REQUIRED TASK :: Collect each line of the data below that contains the string "these", and reproduce every such line in full.
## Start SOURCE RECORDS
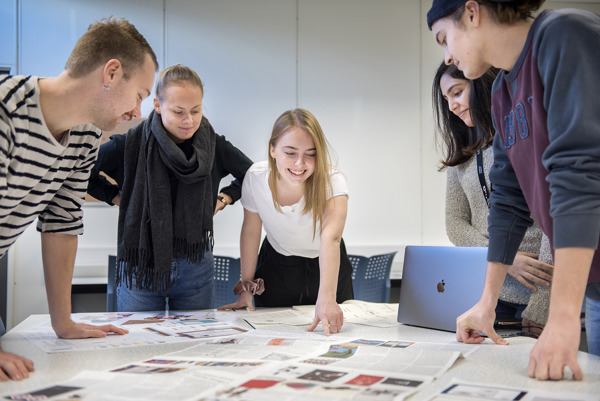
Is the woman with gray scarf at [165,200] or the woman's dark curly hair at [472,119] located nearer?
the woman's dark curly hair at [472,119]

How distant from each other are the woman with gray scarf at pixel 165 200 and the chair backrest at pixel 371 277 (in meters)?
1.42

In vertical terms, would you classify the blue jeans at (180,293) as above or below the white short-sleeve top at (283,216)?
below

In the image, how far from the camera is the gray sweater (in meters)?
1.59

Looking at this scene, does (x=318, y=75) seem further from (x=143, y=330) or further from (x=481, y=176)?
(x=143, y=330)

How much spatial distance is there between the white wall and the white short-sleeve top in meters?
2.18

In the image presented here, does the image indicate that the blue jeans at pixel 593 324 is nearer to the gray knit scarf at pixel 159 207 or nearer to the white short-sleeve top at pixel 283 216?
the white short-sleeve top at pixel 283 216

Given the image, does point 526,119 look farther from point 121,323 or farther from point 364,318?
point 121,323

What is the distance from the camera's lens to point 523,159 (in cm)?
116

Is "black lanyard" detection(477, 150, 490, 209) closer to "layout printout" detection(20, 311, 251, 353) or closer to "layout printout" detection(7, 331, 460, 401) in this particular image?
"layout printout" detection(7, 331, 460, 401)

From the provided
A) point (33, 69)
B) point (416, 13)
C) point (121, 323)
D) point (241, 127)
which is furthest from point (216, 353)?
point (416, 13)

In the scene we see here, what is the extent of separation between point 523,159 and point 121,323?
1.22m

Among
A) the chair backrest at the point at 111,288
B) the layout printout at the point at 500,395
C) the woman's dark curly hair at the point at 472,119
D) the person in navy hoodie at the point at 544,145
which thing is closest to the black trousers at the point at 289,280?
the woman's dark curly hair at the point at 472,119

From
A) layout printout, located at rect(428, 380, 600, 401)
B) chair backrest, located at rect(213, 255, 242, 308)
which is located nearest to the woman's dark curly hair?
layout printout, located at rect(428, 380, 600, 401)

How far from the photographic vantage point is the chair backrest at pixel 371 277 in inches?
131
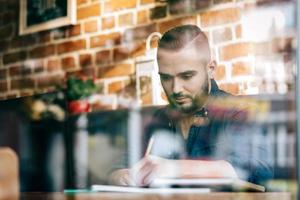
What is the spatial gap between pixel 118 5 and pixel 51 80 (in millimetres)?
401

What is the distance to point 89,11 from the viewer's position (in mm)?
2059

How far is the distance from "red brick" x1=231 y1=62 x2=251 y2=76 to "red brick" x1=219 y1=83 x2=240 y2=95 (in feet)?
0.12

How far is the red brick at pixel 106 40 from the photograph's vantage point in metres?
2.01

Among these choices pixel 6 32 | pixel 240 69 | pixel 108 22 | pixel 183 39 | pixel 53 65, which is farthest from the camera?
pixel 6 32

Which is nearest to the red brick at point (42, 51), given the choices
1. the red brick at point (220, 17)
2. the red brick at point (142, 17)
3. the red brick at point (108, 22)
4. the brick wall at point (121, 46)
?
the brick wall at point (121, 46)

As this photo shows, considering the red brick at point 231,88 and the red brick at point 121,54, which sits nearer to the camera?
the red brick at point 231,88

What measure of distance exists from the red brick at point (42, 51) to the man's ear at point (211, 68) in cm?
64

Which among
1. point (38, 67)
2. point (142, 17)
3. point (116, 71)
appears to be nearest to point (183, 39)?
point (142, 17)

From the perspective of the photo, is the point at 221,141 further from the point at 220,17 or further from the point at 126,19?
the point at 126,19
## End SOURCE RECORDS
## Start SOURCE RECORDS
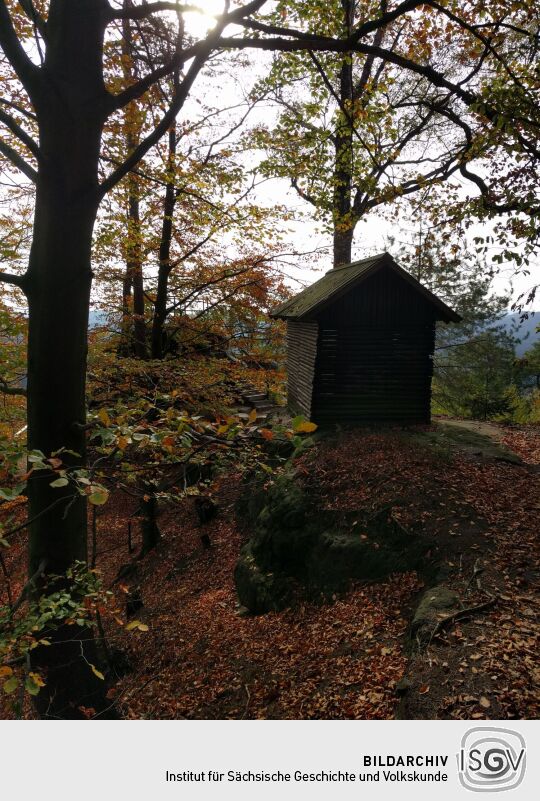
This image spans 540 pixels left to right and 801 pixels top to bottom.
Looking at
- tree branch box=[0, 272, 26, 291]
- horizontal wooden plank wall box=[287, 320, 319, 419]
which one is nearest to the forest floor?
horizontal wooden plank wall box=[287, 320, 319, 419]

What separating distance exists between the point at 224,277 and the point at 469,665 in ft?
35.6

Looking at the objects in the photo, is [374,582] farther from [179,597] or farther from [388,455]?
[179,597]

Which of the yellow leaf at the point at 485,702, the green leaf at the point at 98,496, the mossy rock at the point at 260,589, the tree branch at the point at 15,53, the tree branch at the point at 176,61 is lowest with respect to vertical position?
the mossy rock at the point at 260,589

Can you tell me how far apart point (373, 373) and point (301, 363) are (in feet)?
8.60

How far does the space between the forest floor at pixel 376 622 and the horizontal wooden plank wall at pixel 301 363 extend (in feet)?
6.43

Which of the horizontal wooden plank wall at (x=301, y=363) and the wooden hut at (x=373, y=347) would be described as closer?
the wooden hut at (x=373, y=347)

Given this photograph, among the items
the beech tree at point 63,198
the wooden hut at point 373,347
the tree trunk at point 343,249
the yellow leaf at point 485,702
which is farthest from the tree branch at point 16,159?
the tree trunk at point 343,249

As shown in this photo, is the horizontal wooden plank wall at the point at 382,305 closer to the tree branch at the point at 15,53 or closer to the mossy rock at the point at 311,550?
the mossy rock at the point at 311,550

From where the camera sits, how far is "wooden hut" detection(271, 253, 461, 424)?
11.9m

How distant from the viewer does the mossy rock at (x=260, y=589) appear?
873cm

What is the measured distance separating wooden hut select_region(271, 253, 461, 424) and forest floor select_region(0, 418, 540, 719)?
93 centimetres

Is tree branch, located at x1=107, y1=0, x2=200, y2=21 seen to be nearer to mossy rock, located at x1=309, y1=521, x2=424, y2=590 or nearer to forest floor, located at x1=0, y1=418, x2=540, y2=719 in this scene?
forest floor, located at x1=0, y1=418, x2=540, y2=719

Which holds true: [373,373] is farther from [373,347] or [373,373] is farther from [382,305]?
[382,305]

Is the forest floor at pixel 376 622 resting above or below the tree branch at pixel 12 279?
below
## End SOURCE RECORDS
## Start SOURCE RECORDS
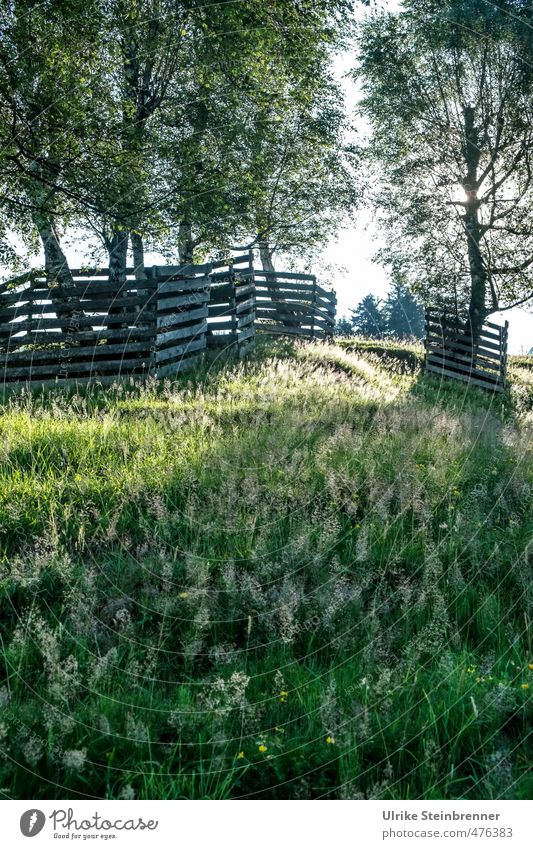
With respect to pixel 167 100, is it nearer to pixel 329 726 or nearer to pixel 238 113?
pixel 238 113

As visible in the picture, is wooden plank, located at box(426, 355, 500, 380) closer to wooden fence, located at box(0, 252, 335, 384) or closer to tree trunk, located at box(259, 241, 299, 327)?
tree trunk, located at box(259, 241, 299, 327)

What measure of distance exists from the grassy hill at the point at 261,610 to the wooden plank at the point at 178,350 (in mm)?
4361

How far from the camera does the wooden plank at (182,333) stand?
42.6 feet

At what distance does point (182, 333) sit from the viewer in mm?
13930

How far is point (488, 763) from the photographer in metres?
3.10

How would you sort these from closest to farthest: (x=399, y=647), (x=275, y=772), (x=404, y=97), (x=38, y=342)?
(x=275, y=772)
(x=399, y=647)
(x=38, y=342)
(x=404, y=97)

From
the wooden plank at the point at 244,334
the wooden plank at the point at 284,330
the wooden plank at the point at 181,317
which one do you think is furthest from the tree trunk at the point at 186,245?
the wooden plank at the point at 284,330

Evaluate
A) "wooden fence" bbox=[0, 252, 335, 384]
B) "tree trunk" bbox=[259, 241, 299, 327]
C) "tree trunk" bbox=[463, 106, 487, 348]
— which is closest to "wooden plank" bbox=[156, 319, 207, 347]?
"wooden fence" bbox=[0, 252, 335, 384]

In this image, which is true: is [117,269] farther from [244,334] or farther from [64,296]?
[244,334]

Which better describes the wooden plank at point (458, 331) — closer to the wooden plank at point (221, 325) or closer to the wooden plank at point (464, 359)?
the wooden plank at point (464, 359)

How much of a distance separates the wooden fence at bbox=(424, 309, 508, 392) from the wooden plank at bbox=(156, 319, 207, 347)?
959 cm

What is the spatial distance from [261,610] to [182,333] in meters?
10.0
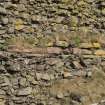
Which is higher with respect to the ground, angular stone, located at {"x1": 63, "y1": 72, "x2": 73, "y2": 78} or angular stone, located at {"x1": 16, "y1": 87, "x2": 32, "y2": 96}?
## End SOURCE RECORDS
EXERCISE OUTPUT ::
Among these choices pixel 6 32 | pixel 240 69 | pixel 108 22 | pixel 183 39 | pixel 53 65, which is farthest from the camera?
How would you sort these from closest to farthest: (x=399, y=647), (x=275, y=772), (x=404, y=97), (x=38, y=342)?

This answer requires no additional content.